## AIM OF THE EXERCISE
Resume the Python regex matching tutorial at the point where it stops.

## EXERCISE TEXT
++++++++++
Match regex pattern that starts and ends with the given text

Let’s assume you want to check if a given string starts and ends with a particular text. We can do this using the following two regex metacharacter with re.match() method.

  • Use the caret metacharacter to match at the start
  • Use dollar metacharacter to match at the end

Now, let’s check if the given string starts with the letter ‘p’ and ends with the letter ‘t’

Example

import re

# string starts with letter 'p' ends with letter 's'
def starts_ends_with(str1):
    res = re.match(r'^(P).*(s)$', str1)
    if res:
        print(res.group())
    else:
        print('None')

str1 = "PYnative is for Python developers"
starts_ends_with(str1)
# Output 'PYnative is for Python developers'

str2 = "PYnative is for Python"
starts_ends_with(str2)
# Output None

More matching operations

In this section, let’s see some common regex matching operations such as

  • Match any character
  • Match number
  • Match digits
  • match special characters
import re

str1 = "Emma 12 25"
++++++++++
## DATA BLOCK
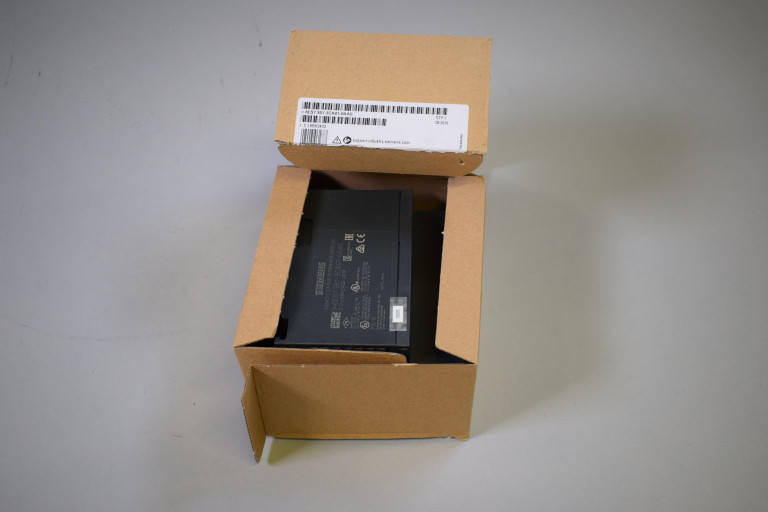 6ES7361-3CA01-0AA0 Novo u otvorenom pakiranju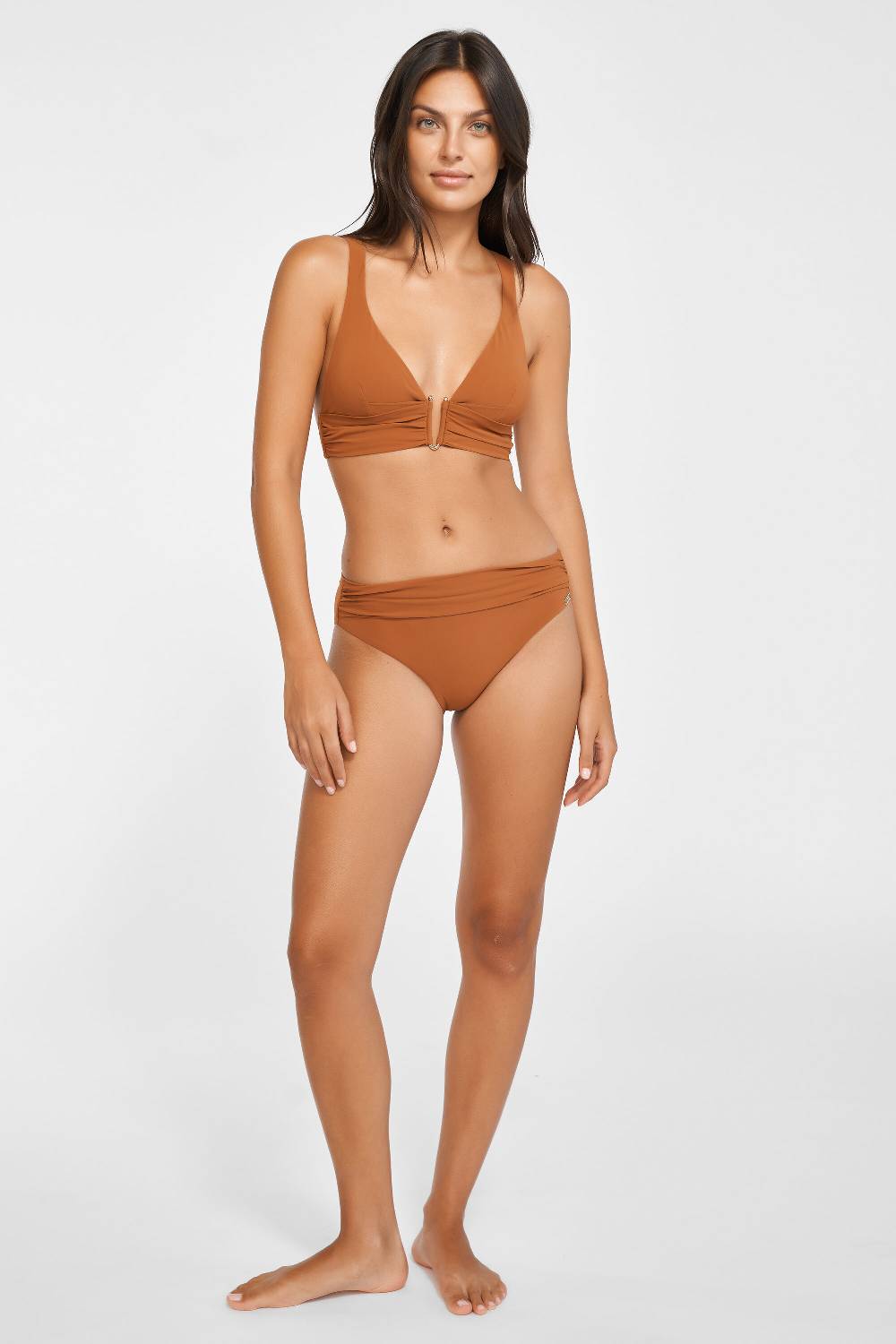 Maryan Mehlhorn GATHERED BOTTOMS Nur für heute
++++++++++
## ANSWER SPACE
# Match any character
print(re.match(r'.', str1))
# output 'E'

# Match all digits
print(re.findall(r'\d', str1))
# Output ['1', '2', '2', '5']

# Match all numbers
# + indicate 1 or more occurence of \d
print(re.findall(r'\d+', str1))
# output ['12', '25']

# Match all special characters and symbols
str2 = "Hello #Jessa!@#$%"
print(re.findall(r'\W', str2))
# Output [' ', '#', '!', '@', '#', '$', '%']

Also, read match/capture regex group

Regex Search vs. match

In this section, we will understand the difference between the search() and match() methods. You will also get to know when to use the match and search method while performing regex operations.

Python RE module offers two different methods to perform regex pattern matching.

  • The match() checks for a match only at the beginning of the string.
  • The search() checks for a match anywhere in the string.

How re.match() works

The match method returns a corresponding match object instance if zero or more characters at the beginning of the string match the regular expression pattern.

In simple words, the re.match returns a match object only if the pattern is located at the beginning of the string; otherwise, it will return None.

How re.search() works

On the other hand, the search method scans the entire string to look for a pattern and returns only the first match. I.e., As soon as it gets the first match, it stops its execution.

Let’s see the example to understand the difference between search and match. In this example, we will see how to match the regex pattern using the match and search method.

Now, Let’s try to match any2 digit number inside the following target string using search and match method.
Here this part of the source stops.